• PROBLEM DESCRIPTION:
Find how many lines below hold "volunteer", and give that number as the entire answer.

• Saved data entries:
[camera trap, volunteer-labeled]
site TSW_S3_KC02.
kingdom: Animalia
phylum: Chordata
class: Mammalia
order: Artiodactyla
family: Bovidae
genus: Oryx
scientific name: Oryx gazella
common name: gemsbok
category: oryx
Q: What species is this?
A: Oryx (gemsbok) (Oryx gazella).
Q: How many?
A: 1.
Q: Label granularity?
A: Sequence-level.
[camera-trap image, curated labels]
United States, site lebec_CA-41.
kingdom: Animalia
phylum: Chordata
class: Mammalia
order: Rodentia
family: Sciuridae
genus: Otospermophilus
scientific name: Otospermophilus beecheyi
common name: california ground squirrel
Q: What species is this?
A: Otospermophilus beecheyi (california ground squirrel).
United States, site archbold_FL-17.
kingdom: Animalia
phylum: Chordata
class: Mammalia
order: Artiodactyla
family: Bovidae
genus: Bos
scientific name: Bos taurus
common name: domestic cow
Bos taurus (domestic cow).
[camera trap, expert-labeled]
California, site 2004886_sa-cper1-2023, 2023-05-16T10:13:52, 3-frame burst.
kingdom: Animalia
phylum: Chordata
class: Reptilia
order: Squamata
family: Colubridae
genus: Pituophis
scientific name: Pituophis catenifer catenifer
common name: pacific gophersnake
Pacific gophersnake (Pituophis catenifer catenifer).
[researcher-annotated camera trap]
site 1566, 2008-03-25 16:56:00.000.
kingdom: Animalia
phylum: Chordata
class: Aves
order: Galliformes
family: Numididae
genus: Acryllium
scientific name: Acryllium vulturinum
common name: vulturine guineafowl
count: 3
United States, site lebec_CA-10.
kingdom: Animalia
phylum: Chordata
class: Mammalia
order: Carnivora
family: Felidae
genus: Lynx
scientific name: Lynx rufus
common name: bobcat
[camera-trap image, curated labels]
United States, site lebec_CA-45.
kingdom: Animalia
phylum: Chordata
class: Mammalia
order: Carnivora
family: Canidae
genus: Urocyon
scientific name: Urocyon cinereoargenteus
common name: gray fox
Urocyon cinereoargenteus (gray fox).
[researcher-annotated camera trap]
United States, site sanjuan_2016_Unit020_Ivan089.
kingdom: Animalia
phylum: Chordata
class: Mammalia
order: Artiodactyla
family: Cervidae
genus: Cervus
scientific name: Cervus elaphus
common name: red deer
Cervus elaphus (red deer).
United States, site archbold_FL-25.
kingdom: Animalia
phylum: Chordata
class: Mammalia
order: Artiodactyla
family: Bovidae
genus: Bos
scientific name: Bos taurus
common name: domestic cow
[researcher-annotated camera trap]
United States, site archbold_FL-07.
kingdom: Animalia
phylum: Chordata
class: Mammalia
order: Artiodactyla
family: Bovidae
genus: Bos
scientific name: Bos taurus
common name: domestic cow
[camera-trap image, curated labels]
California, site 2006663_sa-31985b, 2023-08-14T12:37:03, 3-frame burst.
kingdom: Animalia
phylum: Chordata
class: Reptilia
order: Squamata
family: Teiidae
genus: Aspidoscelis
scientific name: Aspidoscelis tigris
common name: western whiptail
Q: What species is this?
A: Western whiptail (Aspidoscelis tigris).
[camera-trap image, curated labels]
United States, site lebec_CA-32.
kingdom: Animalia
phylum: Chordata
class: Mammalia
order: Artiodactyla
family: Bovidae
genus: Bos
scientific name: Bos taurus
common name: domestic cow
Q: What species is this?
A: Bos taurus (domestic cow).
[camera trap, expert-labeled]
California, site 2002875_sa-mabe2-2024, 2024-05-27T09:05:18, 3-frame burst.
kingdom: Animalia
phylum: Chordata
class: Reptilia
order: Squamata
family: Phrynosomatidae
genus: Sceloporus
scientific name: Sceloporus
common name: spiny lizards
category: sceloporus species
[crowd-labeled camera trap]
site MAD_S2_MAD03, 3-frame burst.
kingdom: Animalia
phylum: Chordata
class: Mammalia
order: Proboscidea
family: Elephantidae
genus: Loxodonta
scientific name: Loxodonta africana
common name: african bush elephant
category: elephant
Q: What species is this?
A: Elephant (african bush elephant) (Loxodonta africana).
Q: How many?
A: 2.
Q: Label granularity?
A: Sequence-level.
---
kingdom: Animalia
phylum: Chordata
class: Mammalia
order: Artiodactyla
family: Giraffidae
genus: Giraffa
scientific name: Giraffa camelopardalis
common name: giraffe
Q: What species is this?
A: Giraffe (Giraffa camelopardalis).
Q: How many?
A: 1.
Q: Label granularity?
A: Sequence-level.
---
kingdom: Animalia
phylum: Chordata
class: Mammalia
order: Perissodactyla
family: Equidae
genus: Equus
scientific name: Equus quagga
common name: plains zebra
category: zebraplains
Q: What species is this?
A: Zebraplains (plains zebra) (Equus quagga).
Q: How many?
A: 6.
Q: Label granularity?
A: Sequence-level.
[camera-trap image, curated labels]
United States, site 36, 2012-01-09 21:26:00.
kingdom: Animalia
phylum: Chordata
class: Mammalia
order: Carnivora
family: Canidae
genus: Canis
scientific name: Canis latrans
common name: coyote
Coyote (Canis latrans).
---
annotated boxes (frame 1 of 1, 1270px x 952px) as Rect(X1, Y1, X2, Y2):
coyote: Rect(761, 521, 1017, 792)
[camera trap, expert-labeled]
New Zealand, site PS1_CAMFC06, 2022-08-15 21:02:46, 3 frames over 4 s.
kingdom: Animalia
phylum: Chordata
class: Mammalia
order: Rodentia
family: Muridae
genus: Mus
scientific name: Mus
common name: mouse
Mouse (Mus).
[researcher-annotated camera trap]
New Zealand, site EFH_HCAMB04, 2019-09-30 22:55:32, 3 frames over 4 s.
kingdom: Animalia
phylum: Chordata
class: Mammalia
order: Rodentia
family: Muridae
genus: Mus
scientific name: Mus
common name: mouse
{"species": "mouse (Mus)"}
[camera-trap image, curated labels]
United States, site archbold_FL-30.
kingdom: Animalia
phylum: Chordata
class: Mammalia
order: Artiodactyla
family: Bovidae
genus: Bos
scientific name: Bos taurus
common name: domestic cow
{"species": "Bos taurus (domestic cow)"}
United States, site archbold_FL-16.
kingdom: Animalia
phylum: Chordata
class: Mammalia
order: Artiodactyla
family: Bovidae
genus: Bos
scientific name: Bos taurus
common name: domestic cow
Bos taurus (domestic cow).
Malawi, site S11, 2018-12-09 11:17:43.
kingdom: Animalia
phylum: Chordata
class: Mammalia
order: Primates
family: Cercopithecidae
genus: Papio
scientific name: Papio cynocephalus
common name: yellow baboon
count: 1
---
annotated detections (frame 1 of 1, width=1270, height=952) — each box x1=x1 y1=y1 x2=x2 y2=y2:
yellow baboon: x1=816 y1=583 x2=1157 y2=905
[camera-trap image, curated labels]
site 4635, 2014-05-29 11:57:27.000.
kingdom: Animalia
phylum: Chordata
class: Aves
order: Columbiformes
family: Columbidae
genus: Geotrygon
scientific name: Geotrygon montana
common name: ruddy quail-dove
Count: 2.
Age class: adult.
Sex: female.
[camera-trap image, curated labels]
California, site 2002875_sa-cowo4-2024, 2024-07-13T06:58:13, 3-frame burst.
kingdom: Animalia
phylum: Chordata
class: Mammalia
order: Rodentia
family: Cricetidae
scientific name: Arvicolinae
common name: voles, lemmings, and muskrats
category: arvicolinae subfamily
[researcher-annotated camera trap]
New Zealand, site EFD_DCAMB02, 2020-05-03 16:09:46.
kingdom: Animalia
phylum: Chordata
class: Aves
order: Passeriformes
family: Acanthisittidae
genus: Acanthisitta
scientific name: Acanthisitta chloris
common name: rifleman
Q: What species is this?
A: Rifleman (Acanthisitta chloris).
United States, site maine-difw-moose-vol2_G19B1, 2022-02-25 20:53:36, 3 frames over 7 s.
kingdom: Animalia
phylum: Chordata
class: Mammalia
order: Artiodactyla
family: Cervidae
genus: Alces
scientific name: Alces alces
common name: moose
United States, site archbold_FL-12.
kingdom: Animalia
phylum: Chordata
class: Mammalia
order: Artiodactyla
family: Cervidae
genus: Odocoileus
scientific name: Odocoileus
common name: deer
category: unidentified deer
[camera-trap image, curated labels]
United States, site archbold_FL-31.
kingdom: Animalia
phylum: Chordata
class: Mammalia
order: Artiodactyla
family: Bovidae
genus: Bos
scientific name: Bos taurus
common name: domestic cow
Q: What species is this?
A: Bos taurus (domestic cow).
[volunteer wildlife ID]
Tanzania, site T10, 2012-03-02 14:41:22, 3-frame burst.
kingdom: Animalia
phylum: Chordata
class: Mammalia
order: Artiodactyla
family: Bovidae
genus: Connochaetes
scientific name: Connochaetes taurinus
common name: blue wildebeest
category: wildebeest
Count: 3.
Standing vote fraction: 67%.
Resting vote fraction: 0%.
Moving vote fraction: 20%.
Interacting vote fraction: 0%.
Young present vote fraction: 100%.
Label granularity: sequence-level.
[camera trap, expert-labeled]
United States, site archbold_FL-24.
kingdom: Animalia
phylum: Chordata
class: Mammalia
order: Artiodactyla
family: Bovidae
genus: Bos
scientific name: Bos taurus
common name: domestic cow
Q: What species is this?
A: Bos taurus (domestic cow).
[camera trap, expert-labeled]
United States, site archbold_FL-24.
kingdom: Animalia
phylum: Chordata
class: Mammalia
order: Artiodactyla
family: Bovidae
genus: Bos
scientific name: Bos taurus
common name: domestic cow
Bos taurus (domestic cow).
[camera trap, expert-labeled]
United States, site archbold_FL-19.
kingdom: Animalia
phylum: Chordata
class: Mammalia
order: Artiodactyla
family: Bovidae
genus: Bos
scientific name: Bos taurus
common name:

• OUTPUT FOR THIS TASK:
2